Task ->
Across the listing, count the lines that include the string "МАТЕРИАЛ". Give nothing besides the number.

Data supplied ->
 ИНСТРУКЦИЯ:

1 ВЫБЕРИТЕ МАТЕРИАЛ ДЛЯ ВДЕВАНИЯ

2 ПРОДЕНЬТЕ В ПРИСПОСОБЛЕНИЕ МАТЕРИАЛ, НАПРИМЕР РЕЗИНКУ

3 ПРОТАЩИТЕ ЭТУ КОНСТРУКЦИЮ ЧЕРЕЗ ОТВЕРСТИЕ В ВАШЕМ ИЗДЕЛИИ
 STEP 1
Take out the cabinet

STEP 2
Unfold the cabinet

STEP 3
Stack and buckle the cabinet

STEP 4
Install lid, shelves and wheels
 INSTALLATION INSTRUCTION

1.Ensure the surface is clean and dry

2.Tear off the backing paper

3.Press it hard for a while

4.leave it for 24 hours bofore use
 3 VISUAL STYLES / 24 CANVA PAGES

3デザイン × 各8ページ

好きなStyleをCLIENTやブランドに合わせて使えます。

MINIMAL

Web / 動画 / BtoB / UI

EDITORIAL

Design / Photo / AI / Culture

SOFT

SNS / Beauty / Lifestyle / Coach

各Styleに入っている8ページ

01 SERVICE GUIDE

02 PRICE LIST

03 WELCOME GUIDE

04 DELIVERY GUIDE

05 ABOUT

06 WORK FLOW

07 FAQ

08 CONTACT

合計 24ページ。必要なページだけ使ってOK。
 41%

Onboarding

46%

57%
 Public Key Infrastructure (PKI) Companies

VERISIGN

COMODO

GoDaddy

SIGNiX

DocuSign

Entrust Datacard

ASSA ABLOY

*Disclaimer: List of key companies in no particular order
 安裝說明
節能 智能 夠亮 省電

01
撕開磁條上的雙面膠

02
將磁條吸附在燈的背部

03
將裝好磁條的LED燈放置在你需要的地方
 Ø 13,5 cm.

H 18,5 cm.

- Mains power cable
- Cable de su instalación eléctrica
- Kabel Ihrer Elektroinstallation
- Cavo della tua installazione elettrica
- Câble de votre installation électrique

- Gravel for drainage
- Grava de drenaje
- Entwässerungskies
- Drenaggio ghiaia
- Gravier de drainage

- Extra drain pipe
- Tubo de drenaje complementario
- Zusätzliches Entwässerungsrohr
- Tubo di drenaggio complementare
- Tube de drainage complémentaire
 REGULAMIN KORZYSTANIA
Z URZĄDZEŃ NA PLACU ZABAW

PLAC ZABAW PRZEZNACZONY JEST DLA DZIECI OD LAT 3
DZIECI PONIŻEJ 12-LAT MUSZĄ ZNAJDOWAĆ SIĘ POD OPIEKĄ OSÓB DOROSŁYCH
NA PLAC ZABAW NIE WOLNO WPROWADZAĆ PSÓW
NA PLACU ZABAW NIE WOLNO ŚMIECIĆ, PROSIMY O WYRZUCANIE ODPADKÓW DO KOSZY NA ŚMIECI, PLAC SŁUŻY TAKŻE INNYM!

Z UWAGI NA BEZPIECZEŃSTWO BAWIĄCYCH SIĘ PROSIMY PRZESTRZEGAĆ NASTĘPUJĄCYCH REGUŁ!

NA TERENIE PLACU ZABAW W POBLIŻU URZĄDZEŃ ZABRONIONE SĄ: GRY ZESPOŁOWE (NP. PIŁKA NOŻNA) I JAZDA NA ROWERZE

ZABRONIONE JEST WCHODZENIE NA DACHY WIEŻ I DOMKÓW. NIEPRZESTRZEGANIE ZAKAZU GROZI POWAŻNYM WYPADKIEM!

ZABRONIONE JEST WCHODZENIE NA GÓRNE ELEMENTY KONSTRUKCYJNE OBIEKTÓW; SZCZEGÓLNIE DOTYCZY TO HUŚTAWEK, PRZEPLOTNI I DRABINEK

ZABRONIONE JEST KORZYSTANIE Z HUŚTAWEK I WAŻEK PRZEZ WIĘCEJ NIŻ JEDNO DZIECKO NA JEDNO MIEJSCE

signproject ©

Answer for this exercise ->
2